Как-то раз я вернулся ночью из редакции. Меня не хотели пропустить в Лаврушинский наш дом был оцеплен. Работали пожарники. Я испугался: что с Любой, Ириной? Вскоре я нашел их в переулке,- оказалось, небольшая бомба попала в наш корпус, и всех удалили из дома.
Двадцать шестого июля бомбежка застала меня у себя; я писал статью. Поэт Сельвинский был контужен воздушной волной; помню его крик. Бомба разорвалась близко - на Якиманке.
Однажды я был на пресс-конференции: С. А. Лозовский показывал иностранным корреспондентам немецкие документы о подготовке химической войны. Завыли сирены, и я оказался в убежище с американским писателем Колдуэллом и его женой. Мы разговорились; несколько часов прошли незаметно. Когда дали отбой, я пошел домой с Е. П. Петровым. Мы шли по Никольской, видели, как из-под обломков дома вытаскивали тела убитых. Вдалеке рыжели отсветы пожаров.

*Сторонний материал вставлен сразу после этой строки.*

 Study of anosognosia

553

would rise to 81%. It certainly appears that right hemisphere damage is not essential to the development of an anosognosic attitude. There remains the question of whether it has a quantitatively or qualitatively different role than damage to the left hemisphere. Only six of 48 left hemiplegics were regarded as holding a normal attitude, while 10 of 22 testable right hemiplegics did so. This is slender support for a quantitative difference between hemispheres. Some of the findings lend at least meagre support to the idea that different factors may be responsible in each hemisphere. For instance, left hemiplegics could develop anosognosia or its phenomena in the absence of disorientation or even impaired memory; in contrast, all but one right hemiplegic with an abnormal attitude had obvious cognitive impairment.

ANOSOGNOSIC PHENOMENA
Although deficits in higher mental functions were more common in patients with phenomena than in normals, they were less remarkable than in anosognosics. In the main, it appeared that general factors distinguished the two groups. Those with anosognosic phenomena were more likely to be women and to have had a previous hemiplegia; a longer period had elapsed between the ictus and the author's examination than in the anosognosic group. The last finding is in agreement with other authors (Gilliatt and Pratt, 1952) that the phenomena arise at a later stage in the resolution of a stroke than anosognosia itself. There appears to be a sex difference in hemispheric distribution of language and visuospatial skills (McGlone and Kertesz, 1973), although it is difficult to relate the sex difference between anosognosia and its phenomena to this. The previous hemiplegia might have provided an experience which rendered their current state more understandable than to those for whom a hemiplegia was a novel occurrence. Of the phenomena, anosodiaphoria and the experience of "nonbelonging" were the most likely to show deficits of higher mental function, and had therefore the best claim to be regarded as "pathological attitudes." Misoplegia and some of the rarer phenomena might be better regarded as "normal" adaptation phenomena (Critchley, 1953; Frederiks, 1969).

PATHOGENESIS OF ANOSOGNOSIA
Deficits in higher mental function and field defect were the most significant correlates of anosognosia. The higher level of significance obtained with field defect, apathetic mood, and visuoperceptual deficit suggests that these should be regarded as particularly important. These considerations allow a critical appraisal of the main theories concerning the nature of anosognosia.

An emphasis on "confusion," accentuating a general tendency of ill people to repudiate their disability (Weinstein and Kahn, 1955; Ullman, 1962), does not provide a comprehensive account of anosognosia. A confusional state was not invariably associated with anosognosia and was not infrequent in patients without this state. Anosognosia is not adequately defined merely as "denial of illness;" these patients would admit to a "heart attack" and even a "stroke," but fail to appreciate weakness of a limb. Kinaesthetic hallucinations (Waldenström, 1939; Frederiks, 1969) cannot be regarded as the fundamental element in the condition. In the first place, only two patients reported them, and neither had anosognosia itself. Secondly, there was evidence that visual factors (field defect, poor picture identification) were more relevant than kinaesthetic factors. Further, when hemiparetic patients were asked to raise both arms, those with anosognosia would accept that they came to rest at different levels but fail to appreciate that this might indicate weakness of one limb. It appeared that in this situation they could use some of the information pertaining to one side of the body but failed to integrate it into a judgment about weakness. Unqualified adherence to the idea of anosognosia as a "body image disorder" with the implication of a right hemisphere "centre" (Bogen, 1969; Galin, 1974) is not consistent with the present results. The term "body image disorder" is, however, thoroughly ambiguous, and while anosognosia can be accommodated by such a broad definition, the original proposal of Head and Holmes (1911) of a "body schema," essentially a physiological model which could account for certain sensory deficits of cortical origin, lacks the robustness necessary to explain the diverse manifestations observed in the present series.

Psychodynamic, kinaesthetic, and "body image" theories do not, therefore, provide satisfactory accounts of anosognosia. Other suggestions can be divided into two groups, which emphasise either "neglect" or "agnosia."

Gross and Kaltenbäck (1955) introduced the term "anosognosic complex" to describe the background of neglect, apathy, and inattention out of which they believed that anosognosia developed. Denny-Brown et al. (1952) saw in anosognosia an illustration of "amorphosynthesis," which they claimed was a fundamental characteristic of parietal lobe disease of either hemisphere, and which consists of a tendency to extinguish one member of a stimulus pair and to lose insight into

Еще в первые дни войны Лозовский собрал писателей, говорил о важности газетной работы. Некоторые тогда ему сказали, что нужно отказаться от штампов, предоставить писателям возможность говорить с читателями своим голосом. Лозовский многое понимал, но у него были ограниченные возможности: решал А. С. Щербаков. В моей записной книжке несколько строк посвящены длинному и трудному разговору с Александром Сергеевичем. (Это было 3 сентября.) Когда я сказал, что штампованные статьи люди читают равнодушно, Щербаков ответил: «Зажирели до войны…» Потом разговор перешел на союзников. Щербаков сказал, что и должен ежедневно писать для Запада. Я заметил, что мои статьи в Совинформбюро режут или вовсе задерживают. Он рассердился: «А вы не оригинальничайте…»
В другое время такой разговор меня обескуражил бы, но я продолжал работать: мне было не до сомнений. Наверно, такие минуты переживали тогда многие - одни в тылу, другие на фронте, сталкиваясь с беспорядком, ограниченностью, несправедливостью. Никто, однако, не останавливался на наших пороках, не прерывал своей работы, борьбы; жертвовали все и всем. Горше времени, кажется, не придумаешь, а люди, его пережившие, вспоминают о нем с гордостью.
Писатели долго (разумеется, не по своей воле) обходили первые месяцы войны молчанием, начинал повествование с контрнаступления в декабре 1941 года. А между тем все было решено именно в первые месяцы, тогда народ показал свою душевную силу.